━━━ Text section

[ofa-general] RE: Question on rdma_resolve_route and retries

Wed Jul 8 00:37:26 PDT 2009

>We are trying to use OpenMPI 1.3.2 with rdma_cm support on an Infiniband fabric
>using OFED 1.4.1.  When the MPI jobs get large enough, the event response to
>rdma_resolve_route becomes RDMA_CM_EVENT_ROUTE_ERROR with a status of
>ETIMEDOUT.

Yep - you pretty much need to connect out of band with all large MPI jobs using
made up path data, or enable some sort of PR caching.

>It seems pretty clear that the SA path record requests are being synchronized
>and bunching together, and in the end exhausting the resources of the subnet
>manager node so only the first N are actually received.

In our testing, we discovered that the SA almost never dropped any queries.  The
problem was that the backlog grew so huge, that all requests had timed out
before they could be acted on.  There's probably something that could be done
here to avoid storing received MADs for extended periods of time.

>The sequence seems to be:
>
>call librdmacm-1.0.8/src/cma.c's rdma_resolve_route
>
>which translates directly into a kernel call into infiniband/core/cma.c's
>rdma_resolve_route
>
>with an IB fabric becomes a call into cma_resolve_ib_route
>
>which leads to a call to cma_query_ib_route
>
>which gets to calling infiniband/core/sa_query.c's ib_sa_path_rec_get with the
>callback pointing to cma_query_handler
>
>When cma_query_handler gets a callaback with a bad status, it sets the returned
>event to RDMA_CM_EVENT_ROUTE_ERROR
>
>Nowhere in there do I see any retry attempts.  If the SA path record query
>packet, or it's response packet, gets lost, then the timeout eventually happens
>and we see RDMA_CM_EVENT_ROUTE_ERROR with a status of ETIMEDOUT.

━━━━━━
━━━ Data supplied

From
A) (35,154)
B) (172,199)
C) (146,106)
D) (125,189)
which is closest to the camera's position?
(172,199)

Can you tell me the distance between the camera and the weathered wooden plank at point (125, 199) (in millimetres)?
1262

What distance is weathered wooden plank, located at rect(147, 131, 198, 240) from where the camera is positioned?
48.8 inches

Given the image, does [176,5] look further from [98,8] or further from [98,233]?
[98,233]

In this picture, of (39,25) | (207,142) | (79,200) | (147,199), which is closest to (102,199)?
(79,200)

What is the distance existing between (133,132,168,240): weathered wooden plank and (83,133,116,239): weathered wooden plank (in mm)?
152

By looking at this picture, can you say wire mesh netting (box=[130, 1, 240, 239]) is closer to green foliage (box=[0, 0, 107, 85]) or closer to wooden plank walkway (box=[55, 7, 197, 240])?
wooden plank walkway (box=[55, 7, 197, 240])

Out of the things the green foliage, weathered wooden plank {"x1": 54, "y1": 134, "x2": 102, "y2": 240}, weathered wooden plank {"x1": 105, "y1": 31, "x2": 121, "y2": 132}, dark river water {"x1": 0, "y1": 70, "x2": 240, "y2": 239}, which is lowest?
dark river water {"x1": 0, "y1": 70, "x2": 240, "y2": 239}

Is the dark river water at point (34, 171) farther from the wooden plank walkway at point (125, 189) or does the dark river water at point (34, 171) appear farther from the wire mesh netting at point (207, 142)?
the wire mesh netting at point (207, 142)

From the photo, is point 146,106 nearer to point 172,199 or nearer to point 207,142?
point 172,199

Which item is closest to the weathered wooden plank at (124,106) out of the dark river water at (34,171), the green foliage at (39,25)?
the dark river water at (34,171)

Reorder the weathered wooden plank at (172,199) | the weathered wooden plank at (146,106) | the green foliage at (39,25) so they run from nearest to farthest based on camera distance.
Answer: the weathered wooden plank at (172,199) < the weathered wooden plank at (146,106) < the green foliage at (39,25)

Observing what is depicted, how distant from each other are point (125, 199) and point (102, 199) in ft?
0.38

━━━━━━

- _Directives_
**a.** Summarize the rdma_resolve_route timeout thread in two sentences.
**b.** Reproduce word for word the part of the rdma_resolve_route timeout thread starting with "Yep - you pretty" and going on through "are actually received.".

- _Per-task answers_
**a.** A poster reports that with OpenMPI 1.3.2 and OFED 1.4.1, large MPI jobs get RDMA_CM_EVENT_ROUTE_ERROR with ETIMEDOUT from rdma_resolve_route, and traces the call chain down to an SA path record query with no retry attempts. The reply says large jobs pretty much need to connect out of band with made-up path data or enable PR caching, and that in testing the SA almost never dropped queries, but its backlog grew so large that requests timed out before they could be acted on.

**b.**
Yep - you pretty much need to connect out of band with all large MPI jobs using
made up path data, or enable some sort of PR caching.

>It seems pretty clear that the SA path record requests are being synchronized
>and bunching together, and in the end exhausting the resources of the subnet
>manager node so only the first N are actually received.